First Column Header |Second Column Header| 	Third Column Header|	Fourth Column Header| Fifth Column Header
DATA1|	1.4|22.80|	6.6|6.55
DATA2|	1.4|NA|	6.8|6.83
DATA3|	2.4|22.80|	4.5|	4.45
DATA4|	4.4|NA|	8.8|	8.77
DATA5|	5.4|22.80|	NA|	10.93
37.35|15.03|34.15|21.97|39.13

Although I am not at all sure how and in which sequence you have shown the sum of fields for each line in Input_file at very bottom of your shown expected output.
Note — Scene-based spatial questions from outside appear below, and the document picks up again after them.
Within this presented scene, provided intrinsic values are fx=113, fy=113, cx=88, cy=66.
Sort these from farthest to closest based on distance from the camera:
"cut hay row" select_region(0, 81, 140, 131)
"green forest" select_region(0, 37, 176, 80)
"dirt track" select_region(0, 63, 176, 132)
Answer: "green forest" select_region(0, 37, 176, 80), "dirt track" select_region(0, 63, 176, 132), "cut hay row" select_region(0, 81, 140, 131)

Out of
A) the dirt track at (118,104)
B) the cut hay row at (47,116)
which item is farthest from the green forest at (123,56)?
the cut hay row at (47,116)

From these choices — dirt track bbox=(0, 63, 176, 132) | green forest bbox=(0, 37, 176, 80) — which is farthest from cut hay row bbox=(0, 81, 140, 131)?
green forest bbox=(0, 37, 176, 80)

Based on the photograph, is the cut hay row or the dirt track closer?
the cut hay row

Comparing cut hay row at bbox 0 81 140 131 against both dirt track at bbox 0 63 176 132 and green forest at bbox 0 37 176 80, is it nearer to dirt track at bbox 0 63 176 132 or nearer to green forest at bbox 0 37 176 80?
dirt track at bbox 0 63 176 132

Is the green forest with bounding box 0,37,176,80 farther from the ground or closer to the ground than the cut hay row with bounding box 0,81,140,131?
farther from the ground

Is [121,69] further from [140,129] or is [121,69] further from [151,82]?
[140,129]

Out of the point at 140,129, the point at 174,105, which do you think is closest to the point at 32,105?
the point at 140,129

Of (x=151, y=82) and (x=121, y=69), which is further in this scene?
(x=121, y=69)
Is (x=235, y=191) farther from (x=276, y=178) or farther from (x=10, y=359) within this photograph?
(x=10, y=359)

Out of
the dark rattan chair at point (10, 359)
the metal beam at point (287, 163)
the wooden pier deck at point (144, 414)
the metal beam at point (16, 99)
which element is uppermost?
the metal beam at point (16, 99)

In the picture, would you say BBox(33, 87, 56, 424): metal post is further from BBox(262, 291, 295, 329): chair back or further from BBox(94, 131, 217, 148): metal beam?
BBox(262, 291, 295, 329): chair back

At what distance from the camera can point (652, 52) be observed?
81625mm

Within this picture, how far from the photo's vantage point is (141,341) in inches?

My above code will give SUM of fields in sequence of lines from 2nd line to till last line, if above doesn't meet your requirements then please get back to us with complete requirement details and expected sample output(with details).

Thanks,
R. Singh

Akshay_Hegde · July 26, 2016, 12:56am

This may help you

Input

[akshay@localhost tmp]$ cat file
First Column Header |Second Column Header| 	Third Column Header|	Fourth Column Header| Fifth Column Header
DATA1|	1.4|22.80|	6.6|6.55
DATA2|	1.4|NA|	6.8|6.83
DATA3|	2.4|22.80|	4.5|	4.45
DATA4|	4.4|NA|	8.8|	8.77
DATA5|	5.4|22.80|	NA|	10.93

Script

[akshay@localhost tmp]$ cat test.awk
BEGIN{
        # if variable cols not defined exit with below message to user
	if(cols==""){ print "Please mention column number separated by comma" ; exit }

        # split string cols separated by comma and save columns to be added in array c
	split(cols,c,/,/)
}
FNR>1{
        # Skip header and loop through array c and sum up fields, save result in array s
	for(i in c)
		s[c]+= $(c)
}1
END{
        # Loop through fields and print result
	for(i=1; i<=NF; i++){		
		printf("%s%s",(i==1?"":OFS),(i in s ? s : "NA"))
	}
	print ""
}

How to Execute

[akshay@localhost tmp]$ awk -vFS='|' -vOFS='|' -vcols="2,3,4,5" -f test.awk file

Output

First Column Header |Second Column Header| 	Third Column Header|	Fourth Column Header| Fifth Column Header
DATA1|	1.4|22.80|	6.6|6.55
DATA2|	1.4|NA|	6.8|6.83
DATA3|	2.4|22.80|	4.5|	4.45
DATA4|	4.4|NA|	8.8|	8.77
DATA5|	5.4|22.80|	NA|	10.93
NA|15|68.4|26.7|37.53

Don_Cragun · July 26, 2016, 1:15am

The following produces the output you said you want. (I don't understand why you want two digits after the decimal in the sum of field 2 since all of the input lines only have one digit after the decimal point in field 2; but the output matches what you requested.)

awk '
BEGIN {	FS = OFS = "|"
}
NR > 1 {for(i = 2; i <= 5; i++)
		s += $i
}
1
END {	printf("%s%.2f%s%.2f%s%.1f%s%.2f\n", OFS, s[2], OFS, s[3], OFS, s[4],
	   OFS, s[5])
}' file

producing the output:

First Column Header |Second Column Header| 	Third Column Header|	Fourth Column Header| Fifth Column Header
DATA1|	1.4|22.80|	6.6|6.55
DATA2|	1.4|NA|	6.8|6.83
DATA3|	2.4|22.80|	4.5|	4.45
DATA4|	4.4|NA|	8.8|	8.77
DATA5|	5.4|22.80|	NA|	10.93
|15.00|68.40|26.7|37.53

As always, if you want to try this on a Solaris/SunOS system, change awk to /usr/xpg4/bin/awk or nawk .

ctrld · July 26, 2016, 1:23am

Thanks all. The first solution probably was for row sum. Second and Third perfectly worked. Third solution is more crisp and clear, I liked it the most. Thanks a ton guys.